### TEXT SEGMENT
┄┄┄┄┄┄┄┄┄┄

What Father Ray Lyons needs is love, love and yet more unlimited love. He isn't bad just ... mistaken.

Garnet Silk said...

Another thing about Stand up for Vatican II and why Father Ray isn't, or shouldn't be the target here while other people should be.

He's actually a lot more thoughtful than people may realise. His heart really did start in the right place - and please trust me on this - he's just fallen in with the wrong crowd. We should show him the error of his ways in charity and humility because none of us is perfect either.

Far more important and immensely far more worrying is a) Myra Poole who gave a vainglorious self-obsessed speech at the meeting.

Even more to the point, Myra Poole has publically compared Pope Benedict XVI to BNP leader Nick Griffin.

As the great granddaughter of a man who was murdered by Nazis in Dachau and the grand daughter of a woman who was incarcerated, tortured and miraculously survived a Nazi concentration camp I take Myra Poole's disgusting comments as a personal spit in the face. My grandmother and great grandfather did not suffer under the Nazis to give her religious cover for her hate-campaign against the Pope and Church.

No less significant is the fact that one, Valerie Stroud, gave the final blessing at the meeting. Valerie Stroud is the UK co-ordinator of a group called We are Church. She has close links with a notorious anti-Catholic group which has taken funding from pornographers, Catholics for Choice (CFC). Active supporters of CFC include Mary Honeyball MEP who achieved notoriety a few years ago when she openly questioned whether Roman Catholics should be discriminated against in public life.

In 2003 Stroud was one of the signatories to a letter sent by soi-disant "religious leaders" to then President George Bush calling on him to maintain funding UNFPA.

┄┄┄┄┄┄┄┄┄┄

### RECORD SET

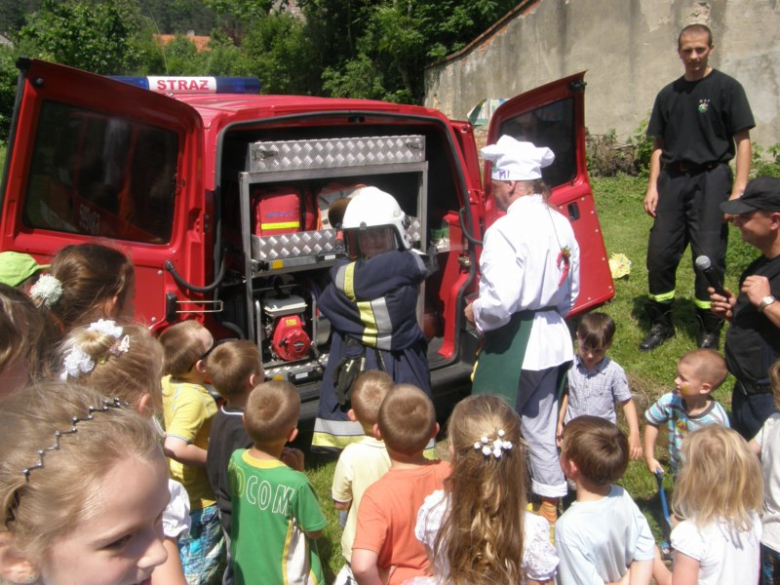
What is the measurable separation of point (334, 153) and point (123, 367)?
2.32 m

┄┄┄┄┄┄┄┄┄┄

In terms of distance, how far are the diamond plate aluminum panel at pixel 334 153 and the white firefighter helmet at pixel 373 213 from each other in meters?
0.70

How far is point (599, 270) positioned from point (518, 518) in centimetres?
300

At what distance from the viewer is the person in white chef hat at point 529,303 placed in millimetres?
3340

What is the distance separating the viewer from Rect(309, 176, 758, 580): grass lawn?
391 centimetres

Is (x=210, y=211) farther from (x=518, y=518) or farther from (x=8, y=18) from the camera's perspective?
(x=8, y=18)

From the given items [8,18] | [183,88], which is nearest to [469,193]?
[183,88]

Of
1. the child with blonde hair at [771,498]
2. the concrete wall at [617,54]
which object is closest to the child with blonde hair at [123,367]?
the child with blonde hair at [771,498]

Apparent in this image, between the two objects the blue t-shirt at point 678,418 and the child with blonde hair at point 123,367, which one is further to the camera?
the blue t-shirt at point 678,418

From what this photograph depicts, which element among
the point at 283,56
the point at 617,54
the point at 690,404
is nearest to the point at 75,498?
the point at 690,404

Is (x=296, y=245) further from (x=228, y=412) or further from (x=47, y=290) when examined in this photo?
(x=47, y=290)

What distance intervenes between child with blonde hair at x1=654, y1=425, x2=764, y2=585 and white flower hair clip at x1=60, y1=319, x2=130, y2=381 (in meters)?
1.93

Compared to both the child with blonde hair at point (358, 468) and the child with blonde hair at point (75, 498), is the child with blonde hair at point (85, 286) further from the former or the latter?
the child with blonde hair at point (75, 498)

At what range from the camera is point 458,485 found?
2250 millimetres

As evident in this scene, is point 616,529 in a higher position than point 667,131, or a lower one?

┄┄┄┄┄┄┄┄┄┄

### TASKS FOR THIS EXERCISE
• A. Print the passage of the comment between "Garnet Silk said..." and "is perfect either.", inclusive.
• B. Answer these questions from the comment:
(i) Who gave the final blessing at the meeting?
(ii) To whom has Myra Poole publicly compared Pope Benedict XVI?
(iii) In what year did Stroud sign the letter sent to President George Bush?
• C. Using the comment, explain why the writer takes Myra Poole's comments as a personal spit in the face.

### SOLUTIONS BY TASK
• A.
Garnet Silk said...

Another thing about Stand up for Vatican II and why Father Ray isn't, or shouldn't be the target here while other people should be.

He's actually a lot more thoughtful than people may realise. His heart really did start in the right place - and please trust me on this - he's just fallen in with the wrong crowd. We should show him the error of his ways in charity and humility because none of us is perfect either.

• B.
(i) Valerie Stroud
(ii) BNP leader Nick Griffin
(iii) 2003

• C. The writer is the great granddaughter of a man murdered by Nazis in Dachau and the granddaughter of a woman who was incarcerated and tortured in a Nazi concentration camp and survived. The writer says these relatives did not suffer under the Nazis to give Myra Poole religious cover for her hate campaign against the Pope and Church.